= Consigne =
Répondez à ces questions d'après l'entretien sur les propositions de la CSMD :
(a) Quels quatre secteurs ont fait l'objet du précédent entretien ?
(b) Sur quels deux secteurs porte le présent entretien ?
(c) Quelle part du PIB le tourisme représentait-il en 2019 ?

= Texte source =
━━━━━━━━━━━━━━━━━━━━━━━━━━━━━━

Lors du précédent entretien, l’économiste Omar Bakkou nous a présenté les principales propositions de la Commission Spéciale sur le Modèle de Développement (CSMD) pour favoriser le développement de quatre principaux secteurs, à savoir l’économie bleue, l’économie verte, le numérique et la logistique.
Dans le présent entretien, Omar Bakkou revient sur les propositions de la CSMD concernant deux autres importants secteurs, à savoir le tourisme et l’agriculture.
Quelles sont alors les principales propositions émises par le rapport de la CSMD pour développer le secteur du tourisme ?
Le tourisme occupe une place importante dans l’économie nationale, il représentait 7% du PIB et plus de 550 000 emplois directs en 2019.
Cette place pourrait être renforcée davantage, selon le rapport sur le NMD, et ce, au regard de deux principales considérations.
La première réside dans le potentiel important de l’offre touristique du Maroc.
La seconde réside dans le potentiel important de la demande touristique (nationale et internationale).
Pour la réalisation de cet objectif, le rapport sur le NMD prône l’adoption d’une multitude de mesures.

━━━━━━━━━━━━━━━━━━━━━━━━━━━━━━

= Lignes de données =
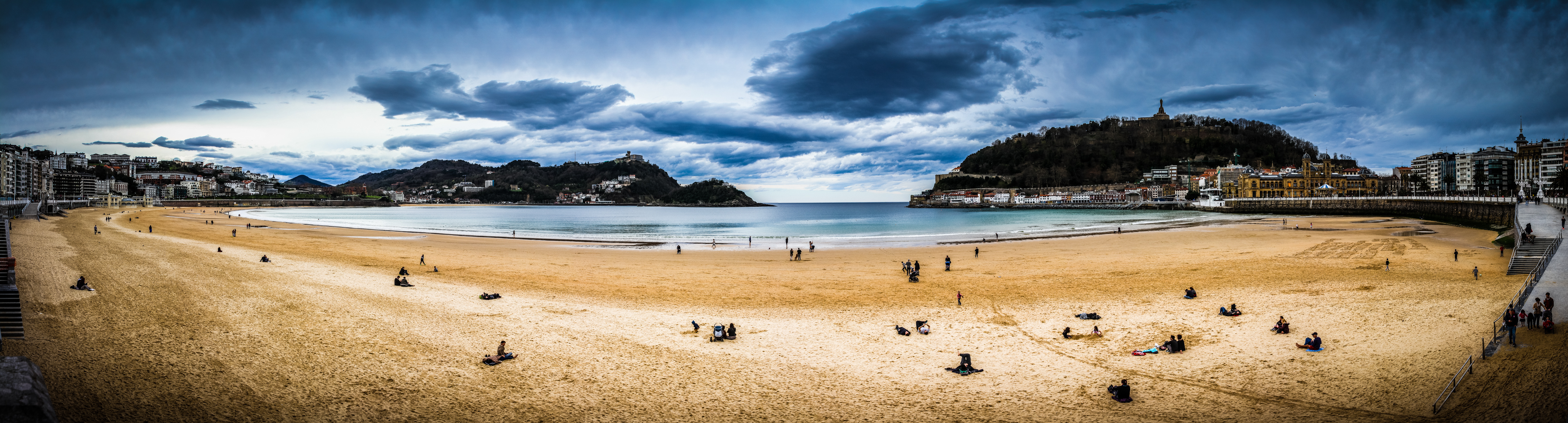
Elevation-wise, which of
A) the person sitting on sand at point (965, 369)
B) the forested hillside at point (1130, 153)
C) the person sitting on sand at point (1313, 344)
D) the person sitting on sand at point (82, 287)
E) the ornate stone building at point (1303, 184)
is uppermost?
the forested hillside at point (1130, 153)

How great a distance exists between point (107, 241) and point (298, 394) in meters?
27.1

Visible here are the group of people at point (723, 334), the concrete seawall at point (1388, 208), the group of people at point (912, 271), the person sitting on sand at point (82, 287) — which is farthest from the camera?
the concrete seawall at point (1388, 208)

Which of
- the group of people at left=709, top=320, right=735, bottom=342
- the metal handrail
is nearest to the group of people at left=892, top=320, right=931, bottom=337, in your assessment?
the group of people at left=709, top=320, right=735, bottom=342

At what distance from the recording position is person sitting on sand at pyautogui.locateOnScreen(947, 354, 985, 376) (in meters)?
7.29

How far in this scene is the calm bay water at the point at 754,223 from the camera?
35469mm

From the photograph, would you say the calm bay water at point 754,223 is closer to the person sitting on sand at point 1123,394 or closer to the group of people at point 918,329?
the group of people at point 918,329

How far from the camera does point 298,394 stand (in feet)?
20.8

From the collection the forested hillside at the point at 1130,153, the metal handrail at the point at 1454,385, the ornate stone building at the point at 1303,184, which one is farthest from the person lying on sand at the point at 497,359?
the forested hillside at the point at 1130,153

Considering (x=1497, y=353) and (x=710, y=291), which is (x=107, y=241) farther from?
(x=1497, y=353)

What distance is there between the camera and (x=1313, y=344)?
802 centimetres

━━━━━━━━━━━━━━━━━━━━━━━━━━━━━━

= Résultat =
(a) L'économie bleue, l'économie verte, le numérique et la logistique.
(b) Le tourisme et l'agriculture.
(c) 7 % du PIB.